ChristianKl comments on Open Thread, Aug. 22 - 28, 2016 - Less Wrong

3 Post author: polymathwannabe 22 August 2016 04:24PM

You are viewing a comment permalink. View the original post to see all comments and the full post content.

Comments (67)

You are viewing a single comment's thread. Show more comments above.

Comment author: WhySpace 23 August 2016 06:26:08PM *  2 points [-]

(1) Given: AI risk comes primarily from AI optimizing for things besides human values.

(2) Given: humans already are optimizing for things besides human values. (or, at least besides our Coherent Extrapolated Volition)

(3) Given: Our world is okay.^[CITATION NEEDED!]

(4) Therefore, imperfect value loading can still result in an okay outcome.

This is, of course, not necessarily always the case for any given imperfect value loading. However, our world serves as a single counterexample to the rule that all imperfect optimization will be disastrous.

(5) Given: A maxipok strategy is optimal. ("Maximize the probability of an okay outcome.")

(6) Given: Partial optimization for human values is easier than total optimization. (Where "partial optimization" is at least close enough to achieve an okay outcome.)

(7) ∴ MIRI should focus on imperfect value loading.

Note that I'm not convinced of several of the givens, so I'm not certain of the conclusion. However, the argument itself looks convincing to me. I’ve also chosen to leave assumptions like “imperfect value loading results in partial optimization” unstated as part of the definitions of those 2 terms. However, I’ll try and add details to any specific areas, if questioned.
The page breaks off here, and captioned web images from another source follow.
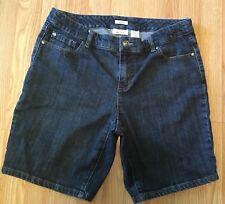Liz And Co Stretch Jean Shorts Size 10 Waist 33 Inseam 8.5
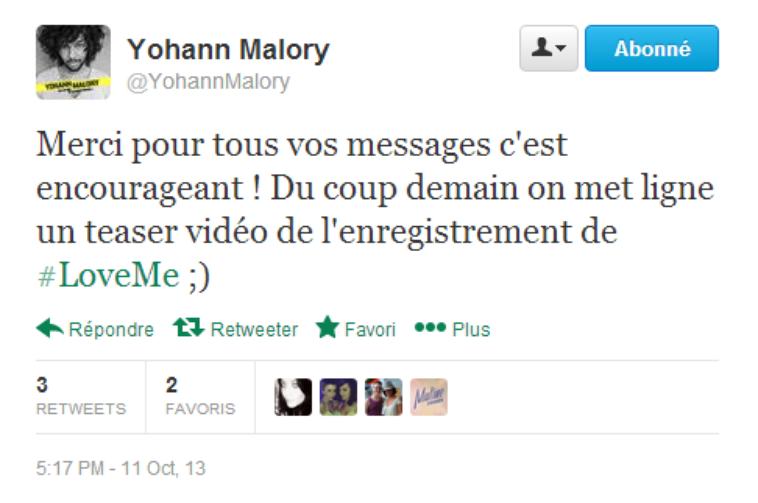 Jenifer » Actualité » Duo Yohann Malory - Love Me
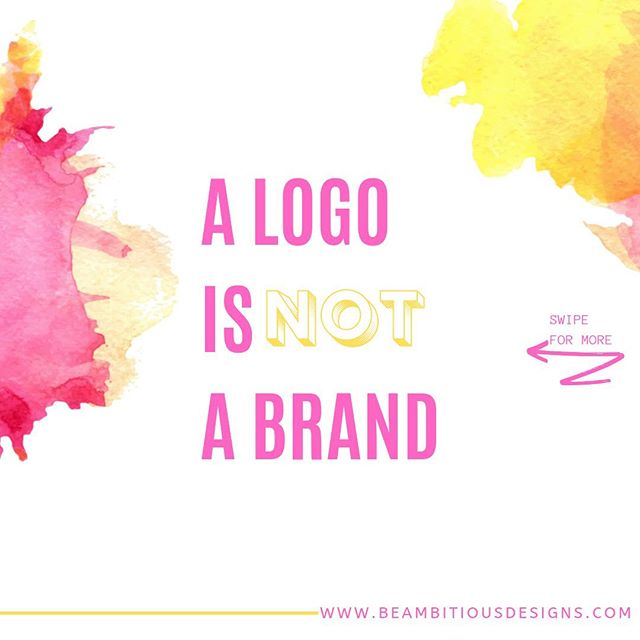 A logo helps customers create a connection to the brand, but will never define the brand's real culture.  #socialmediamarketing #socialmedia #branding #atlantabranding #atlanta #brand #logo #logodesinger #revamp #beambitiousdesigns #webdesigner #atlantawebdesigner #atlantasocialmediamarketing #atlantasocialmediamanager #atlantasocialmediainfluencers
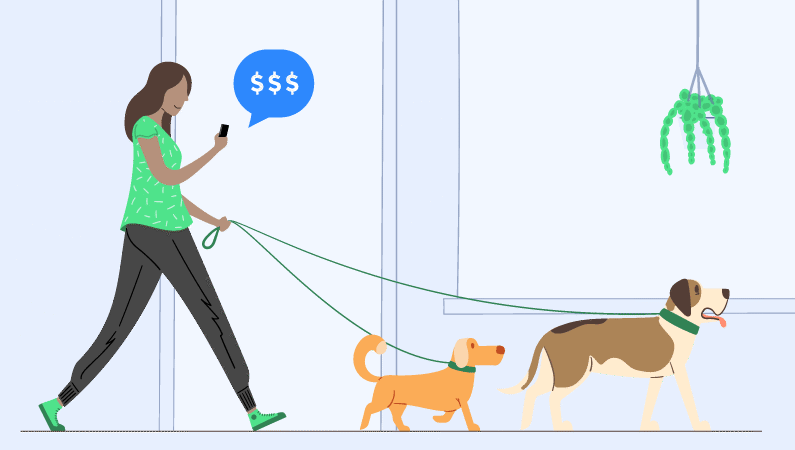 A person walking two dogs and getting a payment notification on their phone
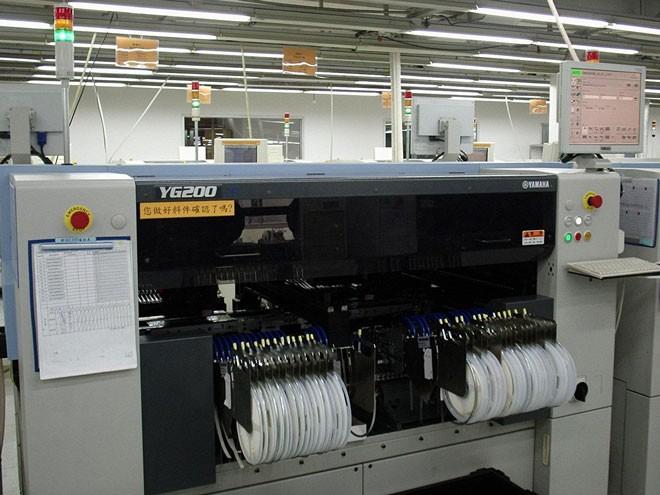CP6高速贴片机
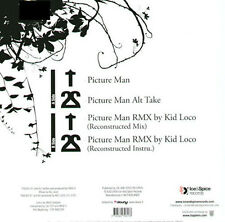 MOD X - Picture Man (Kid Loco rmx) - Ice And Spice
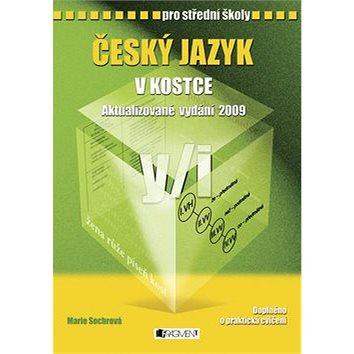 Český jazyk v kostce pro střední školy (978-80-253-0950-6)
Comment author: ChristianKl 29 August 2016 03:17:57PM 1 point [-]

(1) Given: AI risk comes primarily from AI optimizing for things besides human values.

I don't that's a good description of the orthogonality thesis. An AI that optimizes for a single human value like purity could still produce huge problems.

Given: humans already are optimizing for things besides human values.

Human's don't effectively self modify to achieve specific objectives in the way an AGI could.

(6) Given: Partial optimization for human values is easier than total optimization. (Where "partial optimization" is at least close enough to achieve an okay outcome.)

Why do you believe that?

Comment author: WhySpace 29 August 2016 10:12:41PM 0 points [-]

I don't that's a good description of the orthogonality thesis.

Probably not, but it highlights the relevant (or at least related) portion. I suppose I could have been more precise by specifying terminal values, since things like paperclips are obviously instrumental values, at least for us.

Human's don't effectively self modify

Agreed, except in the trivial case where we can condition ourselves to have different emotional responses. That's substantially less dangerous, though.

Partial optimization for human values is easier than total optimization.

Why do you believe that?

I'm not sure I do, in the sense that I wouldn't assign the proposition >50% probability. However, I might put the odds at around 25% for a Reduced Impact AI architecture providing a useful amount of shortcuts.

That seems like decent odds of significantly boosting expected utility. If such an AI would be faster to develop by even just a couple years, that could make the difference between winning and loosing an AI arms race. Sure, it'd be at the cost of a utopia, but if it boosted the odds of success enough it'd still have enough expected utility to compensate.